Claro que cuando de esa construcción se trata, lo que levantaremos será sin dudas, el socialismo. Como titulara Rosa Luxemburgo: «socialismo o barbarie». Si seguimos con el individualismo del sálvese quien pueda producido por nuestras actuales sociedades clasistas y promocionado por el capitalismo, no hay posibilidad de terminar con la corrupción. No se puede negar que desde esa lógica, todos tenemos un precio y tarde o temprano caeremos en la debilidad de vendernos aceptando el triunfo de la barbarie. La gente común y corriente, la gente real que conformamos la humanidad, no somos ni Jesús ni el guerrillero heroico y por tanto, es mucho más posible que terminemos siendo corruptibles a que resistamos los suplicios de las tentaciones terrenales. La Coca-Cola se sigue vendiendo en Rusia.

Ahora bien: ¿hay un antídoto contra la corrupción? ¿Es realmente posible terminar con ella? Nadie lo sabe pero valdría la pena probarlo inventando nuevas herramientas. Por lo pronto y como mínimo, podemos apuntar a generar una nueva cultura, una nueva ética de la solidaridad. Es un desafío, y aunque no podamos asegurar el final de la batalla, hay que intentarlo. Es imprescindible intentarlo. Si no, no hay posibilidad de cambio real y no habrá socialismo. Hoy por hoy la corrupción sigue siendo una actitud humana estructural. Por eso luchar contra ella es más difícil que combatir contra un enemigo externo bien delimitado. En la lucha contra la corrupción estaremos implicados nosotros mismos, allí estará implicada nuestra subjetividad, nuestro ser. De ahí que se nos haga tan difícil el combate.
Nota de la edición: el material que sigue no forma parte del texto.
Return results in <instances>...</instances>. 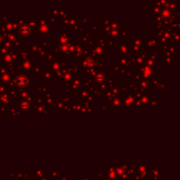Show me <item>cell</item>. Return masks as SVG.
Instances as JSON below:
<instances>
[{
  "label": "cell",
  "mask_w": 180,
  "mask_h": 180,
  "mask_svg": "<svg viewBox=\"0 0 180 180\" xmlns=\"http://www.w3.org/2000/svg\"><path fill=\"white\" fill-rule=\"evenodd\" d=\"M17 83H18V85L23 87V86L27 85V79L24 76H19L17 79Z\"/></svg>",
  "instance_id": "1"
}]
</instances>
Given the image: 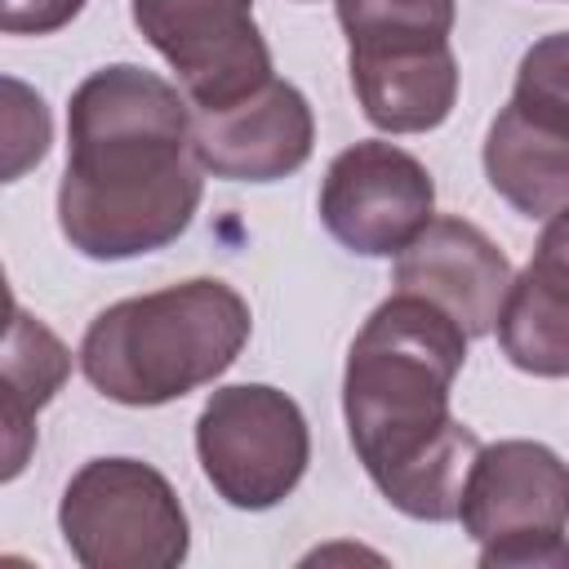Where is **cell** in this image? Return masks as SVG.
I'll return each mask as SVG.
<instances>
[{"instance_id":"cell-1","label":"cell","mask_w":569,"mask_h":569,"mask_svg":"<svg viewBox=\"0 0 569 569\" xmlns=\"http://www.w3.org/2000/svg\"><path fill=\"white\" fill-rule=\"evenodd\" d=\"M67 129L58 222L71 249L116 262L164 249L187 231L204 182L187 102L169 80L133 62L102 67L71 93Z\"/></svg>"},{"instance_id":"cell-16","label":"cell","mask_w":569,"mask_h":569,"mask_svg":"<svg viewBox=\"0 0 569 569\" xmlns=\"http://www.w3.org/2000/svg\"><path fill=\"white\" fill-rule=\"evenodd\" d=\"M53 142V120L44 98L13 76H0V182L31 173Z\"/></svg>"},{"instance_id":"cell-8","label":"cell","mask_w":569,"mask_h":569,"mask_svg":"<svg viewBox=\"0 0 569 569\" xmlns=\"http://www.w3.org/2000/svg\"><path fill=\"white\" fill-rule=\"evenodd\" d=\"M133 22L178 71L196 111L227 107L271 80L253 0H133Z\"/></svg>"},{"instance_id":"cell-17","label":"cell","mask_w":569,"mask_h":569,"mask_svg":"<svg viewBox=\"0 0 569 569\" xmlns=\"http://www.w3.org/2000/svg\"><path fill=\"white\" fill-rule=\"evenodd\" d=\"M84 0H0V31L4 36H49L67 27Z\"/></svg>"},{"instance_id":"cell-15","label":"cell","mask_w":569,"mask_h":569,"mask_svg":"<svg viewBox=\"0 0 569 569\" xmlns=\"http://www.w3.org/2000/svg\"><path fill=\"white\" fill-rule=\"evenodd\" d=\"M347 44H405L449 40L453 0H338Z\"/></svg>"},{"instance_id":"cell-5","label":"cell","mask_w":569,"mask_h":569,"mask_svg":"<svg viewBox=\"0 0 569 569\" xmlns=\"http://www.w3.org/2000/svg\"><path fill=\"white\" fill-rule=\"evenodd\" d=\"M565 493V462L547 445L498 440L476 449L453 516L476 538L485 569H560L569 556Z\"/></svg>"},{"instance_id":"cell-7","label":"cell","mask_w":569,"mask_h":569,"mask_svg":"<svg viewBox=\"0 0 569 569\" xmlns=\"http://www.w3.org/2000/svg\"><path fill=\"white\" fill-rule=\"evenodd\" d=\"M569 93H565V36H547L520 62L516 93L485 138V173L493 191L529 218L565 213L569 169Z\"/></svg>"},{"instance_id":"cell-9","label":"cell","mask_w":569,"mask_h":569,"mask_svg":"<svg viewBox=\"0 0 569 569\" xmlns=\"http://www.w3.org/2000/svg\"><path fill=\"white\" fill-rule=\"evenodd\" d=\"M431 173L391 142H356L333 156L320 187V218L338 244L365 258L400 253L431 218Z\"/></svg>"},{"instance_id":"cell-12","label":"cell","mask_w":569,"mask_h":569,"mask_svg":"<svg viewBox=\"0 0 569 569\" xmlns=\"http://www.w3.org/2000/svg\"><path fill=\"white\" fill-rule=\"evenodd\" d=\"M347 62L369 124L387 133H422L453 111L458 62L449 40L351 44Z\"/></svg>"},{"instance_id":"cell-18","label":"cell","mask_w":569,"mask_h":569,"mask_svg":"<svg viewBox=\"0 0 569 569\" xmlns=\"http://www.w3.org/2000/svg\"><path fill=\"white\" fill-rule=\"evenodd\" d=\"M13 293H9V280H4V267H0V333L9 329V320H13Z\"/></svg>"},{"instance_id":"cell-6","label":"cell","mask_w":569,"mask_h":569,"mask_svg":"<svg viewBox=\"0 0 569 569\" xmlns=\"http://www.w3.org/2000/svg\"><path fill=\"white\" fill-rule=\"evenodd\" d=\"M196 453L209 485L240 511H267L293 493L307 471V418L302 409L262 382L222 387L209 396L196 422Z\"/></svg>"},{"instance_id":"cell-14","label":"cell","mask_w":569,"mask_h":569,"mask_svg":"<svg viewBox=\"0 0 569 569\" xmlns=\"http://www.w3.org/2000/svg\"><path fill=\"white\" fill-rule=\"evenodd\" d=\"M498 342L516 369L560 378L569 369L565 338V218H547V236L520 280L507 284L498 307Z\"/></svg>"},{"instance_id":"cell-10","label":"cell","mask_w":569,"mask_h":569,"mask_svg":"<svg viewBox=\"0 0 569 569\" xmlns=\"http://www.w3.org/2000/svg\"><path fill=\"white\" fill-rule=\"evenodd\" d=\"M311 142L316 120L307 98L276 76L227 107L196 111L191 120L196 164L231 182H276L307 164Z\"/></svg>"},{"instance_id":"cell-11","label":"cell","mask_w":569,"mask_h":569,"mask_svg":"<svg viewBox=\"0 0 569 569\" xmlns=\"http://www.w3.org/2000/svg\"><path fill=\"white\" fill-rule=\"evenodd\" d=\"M507 284V253L462 218H427L396 258V293H413L440 307L462 329V338L493 329Z\"/></svg>"},{"instance_id":"cell-2","label":"cell","mask_w":569,"mask_h":569,"mask_svg":"<svg viewBox=\"0 0 569 569\" xmlns=\"http://www.w3.org/2000/svg\"><path fill=\"white\" fill-rule=\"evenodd\" d=\"M467 360L462 329L413 293L387 298L347 351L342 409L356 458L413 520H453L480 440L449 413Z\"/></svg>"},{"instance_id":"cell-13","label":"cell","mask_w":569,"mask_h":569,"mask_svg":"<svg viewBox=\"0 0 569 569\" xmlns=\"http://www.w3.org/2000/svg\"><path fill=\"white\" fill-rule=\"evenodd\" d=\"M71 373V351L62 338L27 316L13 311L9 329L0 333V485L18 480L36 453V413L62 391Z\"/></svg>"},{"instance_id":"cell-4","label":"cell","mask_w":569,"mask_h":569,"mask_svg":"<svg viewBox=\"0 0 569 569\" xmlns=\"http://www.w3.org/2000/svg\"><path fill=\"white\" fill-rule=\"evenodd\" d=\"M58 520L84 569H173L187 556V511L169 480L138 458L84 462Z\"/></svg>"},{"instance_id":"cell-3","label":"cell","mask_w":569,"mask_h":569,"mask_svg":"<svg viewBox=\"0 0 569 569\" xmlns=\"http://www.w3.org/2000/svg\"><path fill=\"white\" fill-rule=\"evenodd\" d=\"M249 325V302L231 284H169L107 307L84 329L80 369L116 405H164L231 369Z\"/></svg>"}]
</instances>
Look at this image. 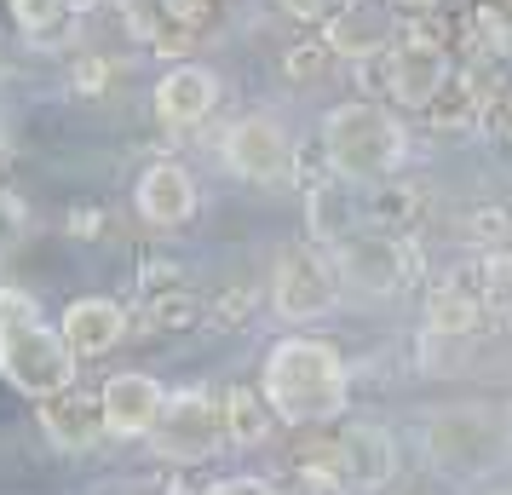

Nos preguntamos ¿cómo es posible por ejemplo, que en este Bolivariano Estado Carabobo donde residimos, cuya población ronda los 2,5 millones de personas, aún coexistan 14 alcaldías con un promedio de siete concejales cada una e incluso, en la mismísima capital de la República – Caracas- un valle poblado en un solo contexto geográfico, coexistan 6 burocráticas alcaldías? ¿Son corruptos sus actuales funcionarios o es que simplemente perdura allí mucho de la vieja cultura de la corrupción? La verdad es que subsiste -ahora con nuevos incentivos- el quiste generado por las administraciones anteriores cuyas raíces no será nada fácil desalojar.

Resulta inconcebible que haya 14 distintos gobiernos en Carabobo o 6 -aún más nutridos- en Caracas, cada uno con enormes aparatos administrativos y sus cohortes obligadas de burócratas que facilitan el despliegue corrupto. ¿Necesita un Estado de 2,5 millones de habitantes o la mismísima capital bolivariana, tantos concejales, tantos asesores de concejales; tantos guardaespaldas y choferes de concejales; de vices y asesores de concejales? ¿Se necesita tanto aparato administrativo, o esa es la estructura necesaria para la gran torta de intereses? Ni Carabobo ni Caracas ameritan tener tantas alcaldías, pero es tan grande el juego de intereses en esa conformación burocrática, que ningún político procedente del status tradicionalista -izquierda, derecha o centro- osaría desarmarla.

Y es esto justamente de lo que se trata la lucha contra la corrupción: de desarmar, de atacar y vencer a un enemigo que somos nosotros mismos, un enemigo que llevamos metido hasta los tuétanos y que nos cuesta visualizar como enemigo.
Son ejemplos que nos corresponde citar en primera instancia, pero situaciones similares se dan en el desarrollado EEUU, en la vieja y culta Europa y en el pujante Japón. Las tres cabezas visibles del imperialismo. Es que la corrupción administrativa no solo es una lacra nuestra -los incivilizados del Sur-; constituye una pesada carga de todas las sociedades de clases.

«Inventamos o erramos»…

Esto que Martha Harnecker define como «revolución sui géneris» y que constituye el Proceso Bolivariano, tendrá que inventar una estrategia concientizadora para limpiar el terreno de tanta corrupción, teniendo en cuenta que -por si solo- el socialismo hasta ahora conocido, nunca pudo ganar la batalla contra ese cáncer heredado.